What is required: Rewrite the lines below, swapping every "bird's wing" for "wing of the bird" and leaving everything else untouched.
....................
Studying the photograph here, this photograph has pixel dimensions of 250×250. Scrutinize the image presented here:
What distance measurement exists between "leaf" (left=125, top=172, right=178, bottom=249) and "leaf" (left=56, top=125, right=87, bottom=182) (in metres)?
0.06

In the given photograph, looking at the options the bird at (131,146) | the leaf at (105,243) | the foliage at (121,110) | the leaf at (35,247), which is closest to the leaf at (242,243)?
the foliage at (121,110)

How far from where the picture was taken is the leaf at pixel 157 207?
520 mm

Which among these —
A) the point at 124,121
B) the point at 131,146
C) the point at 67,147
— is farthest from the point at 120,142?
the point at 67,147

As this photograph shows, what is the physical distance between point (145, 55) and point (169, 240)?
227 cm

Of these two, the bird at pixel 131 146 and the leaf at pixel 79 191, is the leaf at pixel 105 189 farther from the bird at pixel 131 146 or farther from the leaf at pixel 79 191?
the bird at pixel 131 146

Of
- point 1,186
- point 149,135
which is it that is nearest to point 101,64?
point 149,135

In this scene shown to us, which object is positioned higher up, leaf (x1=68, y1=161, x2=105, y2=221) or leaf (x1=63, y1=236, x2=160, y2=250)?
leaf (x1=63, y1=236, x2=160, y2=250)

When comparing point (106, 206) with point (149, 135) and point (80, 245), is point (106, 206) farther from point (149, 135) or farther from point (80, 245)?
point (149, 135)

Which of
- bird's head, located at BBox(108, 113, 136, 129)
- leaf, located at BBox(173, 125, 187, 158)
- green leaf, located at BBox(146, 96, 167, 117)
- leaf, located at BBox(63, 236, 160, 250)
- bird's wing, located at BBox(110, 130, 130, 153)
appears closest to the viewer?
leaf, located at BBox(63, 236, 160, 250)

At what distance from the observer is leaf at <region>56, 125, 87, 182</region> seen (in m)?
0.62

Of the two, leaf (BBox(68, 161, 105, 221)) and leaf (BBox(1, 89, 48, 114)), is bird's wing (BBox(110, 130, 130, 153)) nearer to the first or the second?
....................
Result of the exercise:
Studying the photograph here, this photograph has pixel dimensions of 250×250. Scrutinize the image presented here:
What distance measurement exists between "leaf" (left=125, top=172, right=178, bottom=249) and "leaf" (left=56, top=125, right=87, bottom=182) (in metres)?
0.06

In the given photograph, looking at the options the bird at (131,146) | the leaf at (105,243) | the foliage at (121,110) | the leaf at (35,247), which is closest to the leaf at (242,243)?
the foliage at (121,110)

How far from where the picture was taken is the leaf at pixel 157 207?
520 mm

Which among these —
A) the point at 124,121
B) the point at 131,146
C) the point at 67,147
— is farthest from the point at 120,142?
the point at 67,147

As this photograph shows, what is the physical distance between point (145, 55) and point (169, 240)?
227 cm

Of these two, the bird at pixel 131 146 and the leaf at pixel 79 191, is the leaf at pixel 105 189 farther from the bird at pixel 131 146 or farther from the leaf at pixel 79 191?
the bird at pixel 131 146

Of
- point 1,186
- point 149,135
which is it that is nearest to point 101,64?
point 149,135

In this scene shown to us, which object is positioned higher up, leaf (x1=68, y1=161, x2=105, y2=221) or leaf (x1=63, y1=236, x2=160, y2=250)?
leaf (x1=63, y1=236, x2=160, y2=250)

When comparing point (106, 206) with point (149, 135) and point (80, 245), is point (106, 206) farther from point (149, 135) or farther from point (80, 245)?
point (149, 135)

Which of
- bird's head, located at BBox(108, 113, 136, 129)
- leaf, located at BBox(173, 125, 187, 158)
- green leaf, located at BBox(146, 96, 167, 117)
- leaf, located at BBox(63, 236, 160, 250)
- wing of the bird, located at BBox(110, 130, 130, 153)
appears closest to the viewer?
leaf, located at BBox(63, 236, 160, 250)

At what distance from the observer is leaf at <region>56, 125, 87, 182</region> seen (in m)?
0.62

Of the two, leaf (BBox(68, 161, 105, 221)) and leaf (BBox(1, 89, 48, 114)), is wing of the bird (BBox(110, 130, 130, 153)) nearer to the first or the second?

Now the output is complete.